## TRECHO DO TEXTO
━━━━━━
Difícil dizer. Pode demorar um tanto mais, um tanto menos. Para a
maioria dos brasileiros, tanto faz — estão pouco ligando para o assunto,
e quando ligam é para torcer contra. Mas parece certo que os demais, os
que se dizem democratas ou ganham a vida nos cargos, funções e
atividades que a democracia fornece, estão contribuindo o máximo que
podem para que tudo vá o mais breve possível para o raio que o parta.
É claro que estão em vigor os direitos e liberdades mais comuns, e
isso precisa de uma ordem democrática para existir. Você pode tomar um
ônibus de São Paulo a Goiânia, por exemplo, sem pedir licença a ninguém.
Pode falar mal do governo o quanto quiser. Pode ir à igreja da sua
preferência, ou não ir. A polícia não pode prender as pessoas sem
mandado judicial e é obrigada a fazer um boletim de ocorrência se lhe
roubarem alguma coisa. Para tirarem um cidadão da casa onde mora é
preciso uma sentença de despejo. Você tem direito (e a obrigação) de
votar, de chamar a ambulância do SUS e de assistir as sessões da Câmara
de Deputados, no espaço reservado ao público. Você é dono da Petrobras,
do Banco do Brasil e da empresa criada em 2012 para construir o trem
bala, sem contar os canais de transposição das águas do São Francisco, a
TV Brasil e o bondinho do Pão de Açúcar. Mas não são essas coisas que
estão faltando na democracia brasileira. O que lhe falta, e põe sua
existência cada vez mais em risco, é a lógica comum. A democracia neste
país, hoje, é uma geringonça sem pé nem cabeça — e coisas sem pé nem
cabeça raramente têm um grande futuro pela frente.
Honestamente: como é possível o país ter democracia e, ao mesmo
tempo, ter o ministro Edson Fachin, um dos 11 monarcas que hoje se
sentam no Supremo Tribunal Federal? Ou se tem uma coisa ou a outra. Todo
mundo sabe que não pode existir democracia em lugar nenhum sem que haja
plena segurança jurídica — ou seja, sem a expectativa de que a lei será
aplicada conforme está escrita e dentro de um entendimento racional,
todas as vezes que for necessário e de maneira igual para todos. Mas o
ministro Fachin é o que se poderia chamar de insegurança jurídica
ambulante — é o contrário, justamente, do que um regime democrático
precisa. Onde está a lógica? Dias atrás, num voto no tribunal eleitoral,
Fachin passou duas horas inteiras torturando o português, a razão e lei
brasileira com um alarmante teorema em favor da insanidade. Sim, dizia
ele: não há nenhuma dúvida legal que o ex-presidente Lula é inelegível.
Mas uma força superior, segundo nos disse, anula a lei nacional. Que
força seria essa? Deus? Não: dois sujeitos que fazem parte de um comitê
de dezoito consultores da ONU em direitos humanos. Eles não têm nenhum
poder funcional — não são a Corte Internacional de Haia, a Agência de
Energia Atômica de Viena ou a Assembléia Geral. Não têm existência
jurídica. Não julgam nada, nem decidem nada; só dão pareceres, e acharam
que Lula tem o direito de se candidatar à Presidência.
━━━━━━
## MATERIAL DE ESTUDO

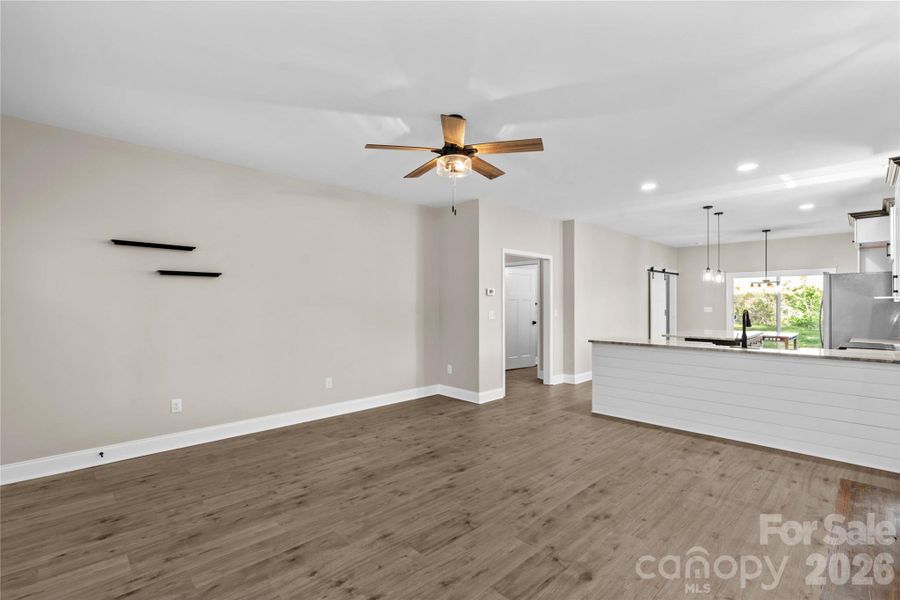 Spacious, unfurnished interior of a new home in , Statesville (Image 19).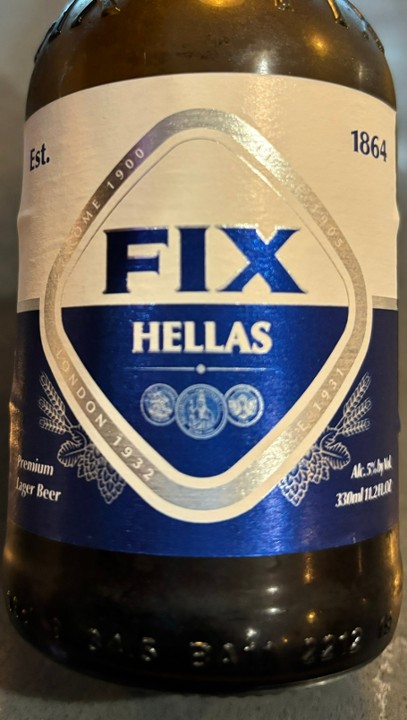 Fix Hella Beer From Greece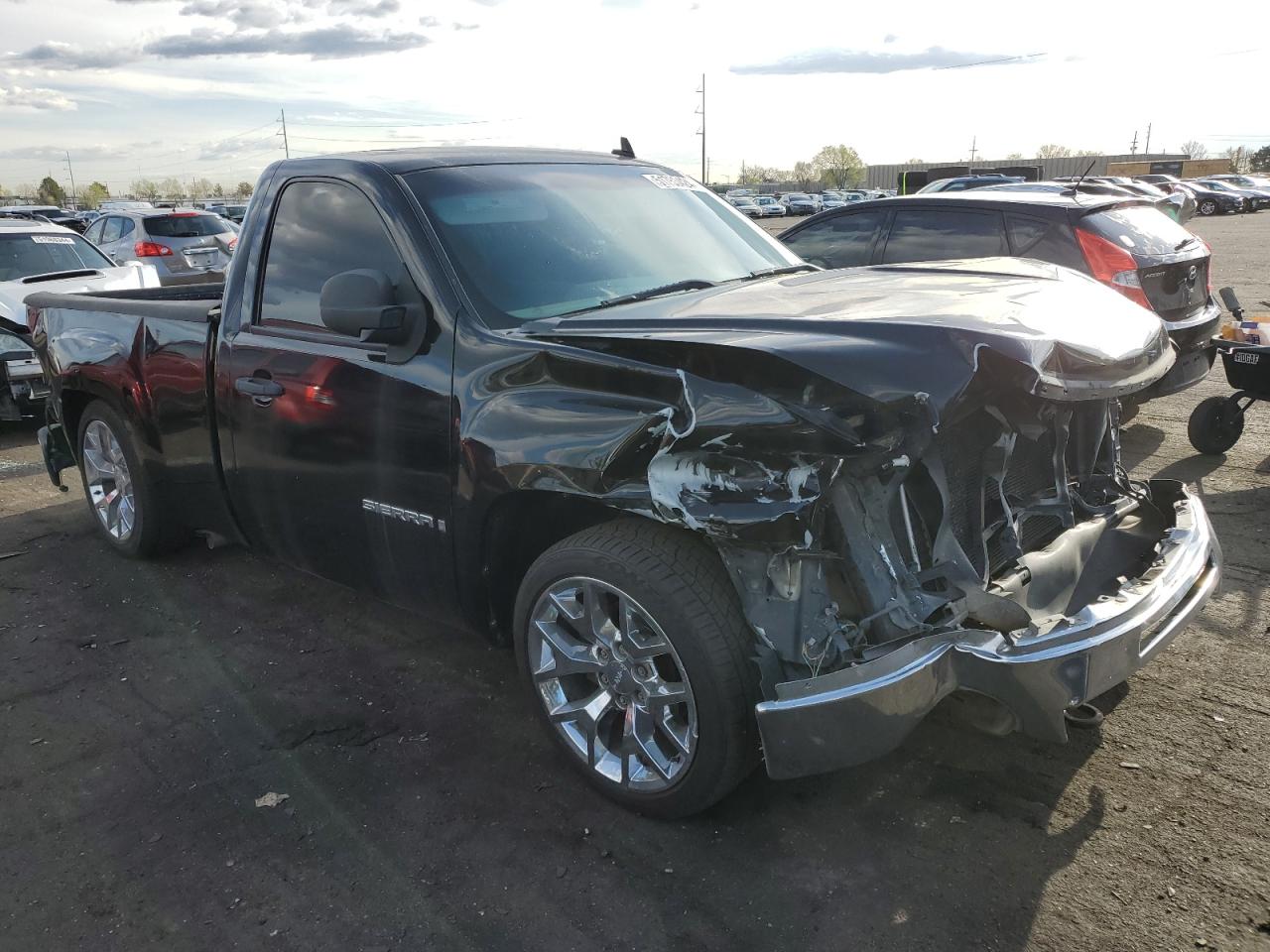 Photo 3 VIN: 1GTEC14C39Z107267 - GMC SIERRA 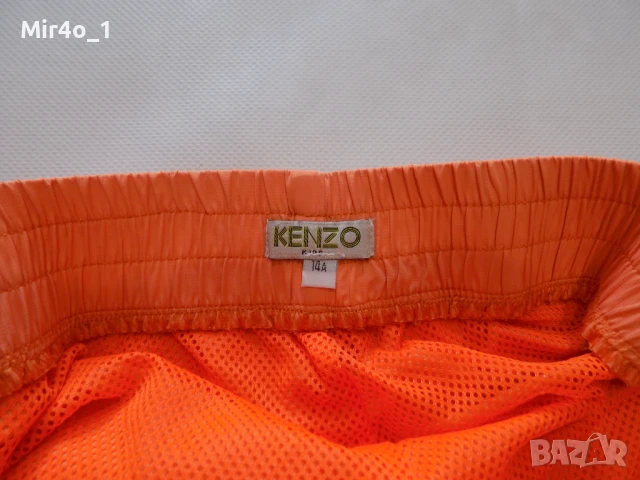 къси панталони kenzo paris шорти гащета клин фитнес спорт крос детски дамски оригинал S, снимка 8 - Къси панталони и бермуди - 50943024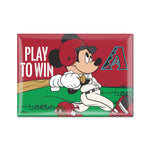 Arizona Diamondbacks / Disney Metal Magnet 2.5" x 3.5"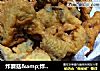 炸蘑菇＆炸苹果的做法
━━━━━━
## INSTRUÇÕES DO EXERCÍCIO
**A.** Enumere todas as coisas de que, segundo o trecho do texto, você é dono.
**B.** Traduza para o inglês esta frase do trecho do texto: "Você pode tomar um ônibus de São Paulo a Goiânia, por exemplo, sem pedir licença a ninguém."
Os dados não são necessários para resolver o exercício.

## LISTA DE RESPOSTAS
**A.**
- a Petrobras
- o Banco do Brasil
- a empresa criada em 2012 para construir o trem bala
- os canais de transposição das águas do São Francisco
- a TV Brasil
- o bondinho do Pão de Açúcar

**B.** You can take a bus from São Paulo to Goiânia, for example, without asking anyone's permission.